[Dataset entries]
■ ■ ■ ■ ■ ■ ■

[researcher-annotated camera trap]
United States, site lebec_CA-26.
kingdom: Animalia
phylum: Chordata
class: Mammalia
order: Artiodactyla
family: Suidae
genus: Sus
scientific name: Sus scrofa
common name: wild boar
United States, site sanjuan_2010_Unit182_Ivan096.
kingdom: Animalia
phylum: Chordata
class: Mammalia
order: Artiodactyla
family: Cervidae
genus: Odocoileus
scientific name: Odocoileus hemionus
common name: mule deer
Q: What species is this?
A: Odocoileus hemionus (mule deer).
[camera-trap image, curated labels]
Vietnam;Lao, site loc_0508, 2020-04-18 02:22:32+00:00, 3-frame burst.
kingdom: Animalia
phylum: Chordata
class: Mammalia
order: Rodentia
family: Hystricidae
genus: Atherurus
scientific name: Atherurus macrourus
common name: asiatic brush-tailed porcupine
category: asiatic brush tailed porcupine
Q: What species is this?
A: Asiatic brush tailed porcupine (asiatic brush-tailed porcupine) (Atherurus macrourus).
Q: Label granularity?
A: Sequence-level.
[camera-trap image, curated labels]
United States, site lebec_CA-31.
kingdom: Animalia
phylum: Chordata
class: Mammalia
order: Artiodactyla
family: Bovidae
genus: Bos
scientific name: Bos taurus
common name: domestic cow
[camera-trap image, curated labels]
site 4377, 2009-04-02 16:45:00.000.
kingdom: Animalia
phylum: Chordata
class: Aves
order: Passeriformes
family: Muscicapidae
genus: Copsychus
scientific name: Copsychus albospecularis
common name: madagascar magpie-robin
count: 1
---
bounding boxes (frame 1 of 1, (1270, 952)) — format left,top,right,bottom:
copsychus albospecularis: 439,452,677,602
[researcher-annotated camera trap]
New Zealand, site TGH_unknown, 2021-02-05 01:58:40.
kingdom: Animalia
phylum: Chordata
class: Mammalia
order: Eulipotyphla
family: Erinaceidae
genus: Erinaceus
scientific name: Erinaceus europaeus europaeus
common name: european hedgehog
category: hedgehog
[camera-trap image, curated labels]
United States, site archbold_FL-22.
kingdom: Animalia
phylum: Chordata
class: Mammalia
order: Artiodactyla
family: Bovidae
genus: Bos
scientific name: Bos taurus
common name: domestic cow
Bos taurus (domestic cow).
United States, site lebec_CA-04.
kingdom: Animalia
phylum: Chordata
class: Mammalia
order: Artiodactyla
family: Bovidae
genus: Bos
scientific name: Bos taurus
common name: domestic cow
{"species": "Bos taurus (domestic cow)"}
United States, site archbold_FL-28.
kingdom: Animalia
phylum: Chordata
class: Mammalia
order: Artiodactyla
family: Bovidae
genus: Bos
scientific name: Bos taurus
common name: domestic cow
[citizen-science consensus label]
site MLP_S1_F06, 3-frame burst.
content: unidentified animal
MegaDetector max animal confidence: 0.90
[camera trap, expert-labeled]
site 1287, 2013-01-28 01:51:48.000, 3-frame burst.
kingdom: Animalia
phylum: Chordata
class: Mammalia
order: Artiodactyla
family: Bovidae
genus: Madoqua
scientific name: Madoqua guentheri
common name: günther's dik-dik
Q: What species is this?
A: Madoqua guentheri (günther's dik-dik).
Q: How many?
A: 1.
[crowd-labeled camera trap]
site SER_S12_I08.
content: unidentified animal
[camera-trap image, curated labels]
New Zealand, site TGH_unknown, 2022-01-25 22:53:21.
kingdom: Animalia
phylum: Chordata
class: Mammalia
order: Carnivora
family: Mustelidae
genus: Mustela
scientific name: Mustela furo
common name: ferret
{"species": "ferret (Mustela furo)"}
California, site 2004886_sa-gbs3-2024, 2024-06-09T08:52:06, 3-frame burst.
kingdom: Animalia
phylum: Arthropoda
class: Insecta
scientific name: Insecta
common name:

■ ■ ■ ■ ■ ■ ■

WHAT YOU SHOULD DO:
Quote the records above from their first line through the line containing "United States, site sanjuan_2010_Unit182_Ivan096.", both ends included.

FINAL ANSWER:
[researcher-annotated camera trap]
United States, site lebec_CA-26.
kingdom: Animalia
phylum: Chordata
class: Mammalia
order: Artiodactyla
family: Suidae
genus: Sus
scientific name: Sus scrofa
common name: wild boar
United States, site sanjuan_2010_Unit182_Ivan096.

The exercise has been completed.